Embora o leitão da Bairrada seja um ícone inegável da região, e uma harmonização muito popular com os tintos/brancos Baga mais jovens e frescos da Bairrada (devido à acidez que corta a gordura), a natureza específica e a estrutura dos Vinhos de Talha Malápio sugerem que pode haver pratos igualmente diferenciadores.
Tendo em conta a sua rusticidade, é um vinho popular, apropriado para brilhar à mesa da refeição com comida de índole rural. As sardinhas assadas, o bacalhau com grão, rojões com grelo e batata à racha, cozido à Portuguesa, só têm a ganhar com o Malápio do Pote de Barro.

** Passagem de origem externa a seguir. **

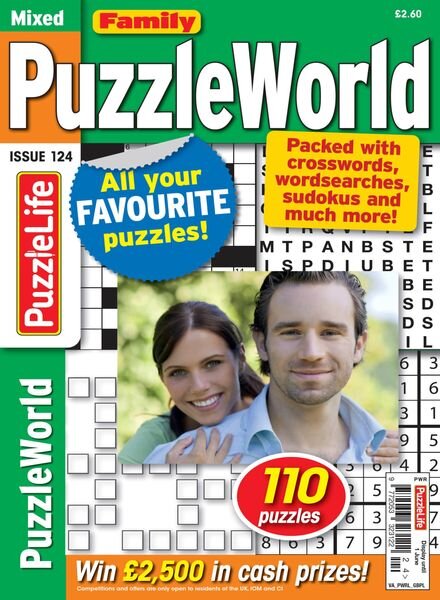 Puzzle World – 04 May 2023 Cover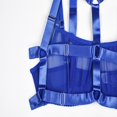 thumbnail image 5 of Gibobby Conjunto de lencería Sexy Conjuntos de Lencería Sexy para Mujer Brasier de Encaje Flores Sujetador Abierto Tanga G-String Thong Ropa Interior Pijama(Azul, XG), 5 of 5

Onde encontrar os vossos vinhos?
O nosso principal desejo é que as pessoas venham comprar o vinho diretamente à adega e fiquem com vontade de voltar mais vezes, pois gostaríamos de tratar os nossos clientes pelo nome próprio e como amigos. Todavia, ponderámos vender o vinho online e não excluímos a hipótese de distribuir o vinho em alguns centros urbanos do país e, pontualmente, exportar para mercados maduros e exigentes, que sabem valorizar o estilo e conceito dos nossos vinhos.
Os vinhos de talha da Adega Malápio já podem ser comprados diretamente através do website e em garrafeiras e lojas de vinhos online e presenciais. Embora a distribuição possa ser mais limitada devido à baixa produção (cerca de 4000 garrafas numeradas anualmente).
Para além do mais, o vinho de talha da Adega Malápio está presente em vários restaurantes e hotéis, como o Salpoente, o Restaurante 3800, o Rei dos Leitões, Restaurante Vidal, o Ricardos Wines Bar e a Taberna dos Nobe.